- [Records provided]:
+ + + + +

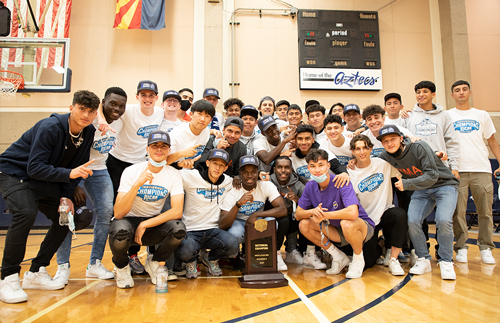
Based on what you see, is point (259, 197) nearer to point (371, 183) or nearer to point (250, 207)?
point (250, 207)

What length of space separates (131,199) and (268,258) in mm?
1425

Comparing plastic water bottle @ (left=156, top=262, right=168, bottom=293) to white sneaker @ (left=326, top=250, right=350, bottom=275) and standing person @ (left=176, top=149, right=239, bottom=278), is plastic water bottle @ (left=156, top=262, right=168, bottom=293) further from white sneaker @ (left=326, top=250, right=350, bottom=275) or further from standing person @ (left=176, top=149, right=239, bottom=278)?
white sneaker @ (left=326, top=250, right=350, bottom=275)

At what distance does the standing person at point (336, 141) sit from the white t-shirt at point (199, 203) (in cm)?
165

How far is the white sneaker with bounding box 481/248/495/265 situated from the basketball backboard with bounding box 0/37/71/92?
6881mm

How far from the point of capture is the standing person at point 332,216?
10.9 ft

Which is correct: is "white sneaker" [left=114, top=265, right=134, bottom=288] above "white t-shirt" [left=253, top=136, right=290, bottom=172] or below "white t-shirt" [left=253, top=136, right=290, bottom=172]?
below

+ + + + +

- [Work to do]:
Render every line of the items above as a JSON list of strings, one string per line, with blank lines left out and the pictures omitted.

- [Complete answer]:
[
  "Based on what you see, is point (259, 197) nearer to point (371, 183) or nearer to point (250, 207)?",
  "point (250, 207)",
  "What length of space separates (131,199) and (268,258) in mm?",
  "1425",
  "Comparing plastic water bottle @ (left=156, top=262, right=168, bottom=293) to white sneaker @ (left=326, top=250, right=350, bottom=275) and standing person @ (left=176, top=149, right=239, bottom=278), is plastic water bottle @ (left=156, top=262, right=168, bottom=293) further from white sneaker @ (left=326, top=250, right=350, bottom=275) or further from standing person @ (left=176, top=149, right=239, bottom=278)?",
  "white sneaker @ (left=326, top=250, right=350, bottom=275)",
  "At what distance does the standing person at point (336, 141) sit from the white t-shirt at point (199, 203) (in cm)?",
  "165",
  "How far is the white sneaker with bounding box 481/248/495/265 situated from the basketball backboard with bounding box 0/37/71/92?",
  "6881mm",
  "How far from the point of capture is the standing person at point 332,216?",
  "10.9 ft",
  "Which is correct: is \"white sneaker\" [left=114, top=265, right=134, bottom=288] above \"white t-shirt\" [left=253, top=136, right=290, bottom=172] or below \"white t-shirt\" [left=253, top=136, right=290, bottom=172]?",
  "below"
]